Ice picks: Five pieces of ice news revealing earth’s ice cover is in serious decline
Posted on 10 June 2014 by Guest Author
This is a re-post from Carbon Brief by Roz Pidcock
Melting ice has filled the newspapers over the past couple of weeks, with a deluge of new research into how the planet's ice cover is being altered by climate change making the headlines.
Coming just a few days after research showing West Antarctic glaciers are in irreversible collapse, today's news that Antarctic ice melt has doubled in a decade was widely covered.
We've taken a look at several new papers that highlight the speed at which earth's vast ice sheets, glaciers and ice caps are diminishing. Put them all together, and it makes for a stark picture.
1. Antarctic ice melt is twice as fast as ten years ago
'Antarctic ice losses have DOUBLED in less than a decade with 159 billion tonnes of ice melting each year', reads today's Daily Mail headline. The Guardian opts for, 'Doubling of Antarctic ice loss revealed by European satellite'. The Times says 'Antarctic melt rate worries scientists'.
All three headlines stem from a paper published yesterday in Geophysical Research Letters, which finds the volume of ice melting into the ocean from Antarctica is twice as large the average between 1992 and 2011, now raising global sea levels by 0.45 millimetres a year.
The University of Leeds scientists study uses three years of data from the European Space Agency's CryoSat-2 satellite, launched in 2010. The satellite now sees five times as much area as before, totalling 96 per cent of the total Antarctic continent.
David Vaughan from the British Antarctic Survey told The Guardian why this is so important:
"Through some very clever technical improvements, [the scientists] have produced the best maps of Antarctic ice-loss we have ever had. Prediction of the rate of future global sea-level rise must be begin with a thorough understanding of current changes in the ice sheets - this study puts us exactly where we need to be."

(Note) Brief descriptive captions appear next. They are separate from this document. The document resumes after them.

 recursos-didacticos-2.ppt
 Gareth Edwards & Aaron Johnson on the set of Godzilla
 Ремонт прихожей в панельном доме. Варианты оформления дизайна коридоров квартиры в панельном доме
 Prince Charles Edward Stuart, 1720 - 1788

Across Antarctica, the average height of the ice is dropping by 1.9 centimetres per year, the data shows. East Antarctica is staying roughly the same but West Antarctica is seeing big losses, where ice melt is 31 per cent faster now than between 2005 and 2011. Ice loss from glaciers along the Amundsen coast has tripled over the past two decades, the paper explains.
2. West Antarctic glaciers are collapsing, and it's "unstoppable"

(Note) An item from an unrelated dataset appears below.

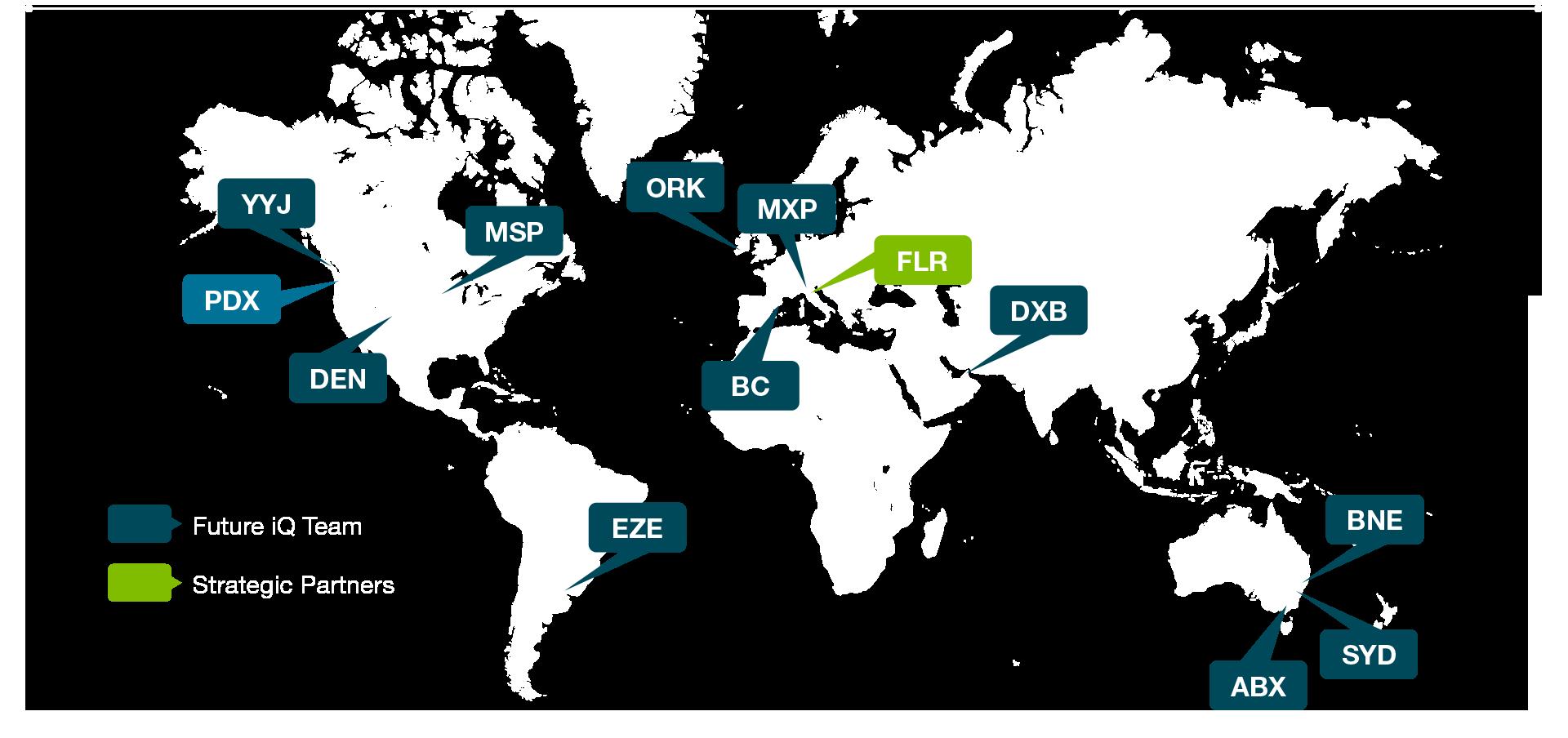 about-fiq-team-map-2 - Future iQ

Eye-catching words like "collapse", "irreversible", "unstoppable" and "catastrophic" peppered media coverage last week of two papers charting the demise of West Antarctic glaciers.
The first paper in Science looked at how changes in wind and ocean circulations are bringing warm water in contact with the underside of the Thwaites glacier - one of the biggest in West Antarctica - melting it from the bottom up. Similar things are happening with other glaciers across West Antarctica, explained the second paper in Geophysical Research Letters.
Not only are the glaciers shrinking, but there's nothing to stop them melting completely. That's why scientists are talking about the glaciers' collapse as "irreversible" and "unstoppable".
And without the huge glaciers to prop up the interior of the ice sheet, much larger areas of West Antarctic ice will start slipping into the ocean. This would ultimately raise sea levels by three to four metres, though that would take several centuries, say the scientists.
Here are some key questions on both bits of research answered by experts.
3. The Greenland ice sheet could melt faster than scientists first thought
The Greenland ice sheet may be more vulnerable to climate change than previously thought, scientists reported in a Nature Geoscience paper on Sunday.
The team of US scientists discovered deep channels extending horizontally below the surface of the Greenland sheet, which mean large parts of the glaciers lie on land that's below sea level.
Just like in West Antarctic glaciers, warm water coming into contact with the edge of the glacier forms vast pools under the ice sheet, melting it from the bottom up, the paper explains.
Map of Greenland elevation: Ice covered areas that sit below sea level are marked in blue. Smaller images show individual glaciers and submarine trenches. Source: Morlighem et al. ( 2014).
4. Other ice caps and glaciers in the northern hemisphere are melting faster too
As well as the Greenland and Antarctic ice sheets, glaciers and ice caps on land are also melting under the pressure of rising temperatures and contributing to sea level rise.
A new paper published today in the Journal of Climate looks at ice-covered areas greater or equal to 0.5 square kilometres in the Northern Hemisphere, excluding the Greenland Ice Sheet.
The researchers built a model of glacier and ice cap responses to past temperature and snowfall changes, testing it against nearly 1500 measurements from 78 locations worldwide.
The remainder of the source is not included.